I've seen it separately on one IPV4 and one IPV6 gateway on two totally separate boxes. I know this has nothing at all to do with pfsense and is just a case of the ISP being stupid, but in both cases pinging only every 10 seconds seems to result in me not getting blocked or having my pings dropped.

Separately, I also raised the thresholds as you described.

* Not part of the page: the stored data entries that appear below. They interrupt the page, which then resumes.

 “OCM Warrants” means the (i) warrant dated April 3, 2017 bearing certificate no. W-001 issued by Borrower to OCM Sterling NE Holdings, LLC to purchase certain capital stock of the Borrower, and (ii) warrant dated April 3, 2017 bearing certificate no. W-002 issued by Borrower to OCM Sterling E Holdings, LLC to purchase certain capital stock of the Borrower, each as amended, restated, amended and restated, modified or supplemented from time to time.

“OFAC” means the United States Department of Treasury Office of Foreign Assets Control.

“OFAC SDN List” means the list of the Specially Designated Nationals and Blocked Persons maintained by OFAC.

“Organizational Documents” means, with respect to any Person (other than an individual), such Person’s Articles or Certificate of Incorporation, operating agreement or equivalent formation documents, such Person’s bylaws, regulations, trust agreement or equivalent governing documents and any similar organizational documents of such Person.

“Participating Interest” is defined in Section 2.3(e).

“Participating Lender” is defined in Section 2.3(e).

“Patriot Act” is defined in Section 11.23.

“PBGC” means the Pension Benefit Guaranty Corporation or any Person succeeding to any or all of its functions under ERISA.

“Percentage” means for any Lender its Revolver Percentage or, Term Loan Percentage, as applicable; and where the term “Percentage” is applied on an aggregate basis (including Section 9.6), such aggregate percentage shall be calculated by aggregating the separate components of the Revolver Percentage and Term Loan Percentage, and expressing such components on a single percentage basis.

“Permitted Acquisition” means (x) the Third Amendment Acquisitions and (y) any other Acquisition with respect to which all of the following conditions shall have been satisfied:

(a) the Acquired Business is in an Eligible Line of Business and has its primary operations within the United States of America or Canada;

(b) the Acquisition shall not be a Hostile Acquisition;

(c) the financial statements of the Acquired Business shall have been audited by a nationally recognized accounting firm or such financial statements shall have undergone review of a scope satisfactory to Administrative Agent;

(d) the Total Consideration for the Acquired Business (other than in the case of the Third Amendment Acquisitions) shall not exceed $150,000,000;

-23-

I have one IP I tried for gateway monitoring that drops allows 2 pings, drops the third, allows two more, drops the third… Consistently.
I'm not using that for gateway monitor, of course, but it took me a while to discover it and the behavior seems nonsense to me because, after all, why should pings from a legitimate source get thrown into bit heaven for no apparent reason?

All this silliness from those ISPs effects pfsense stability, but its not pfsense fault.

kevindd992002

Interesting. But in my case, the monitor IP's I'm using are DNS servers, opendns' and google's so I don't think pinging them every second would do the same behavior you're seeing, right?

kejianshi

Not sure - Its been plenty of time since my post and slowing down my pings seems to have made a lot of difference on my gateways at least.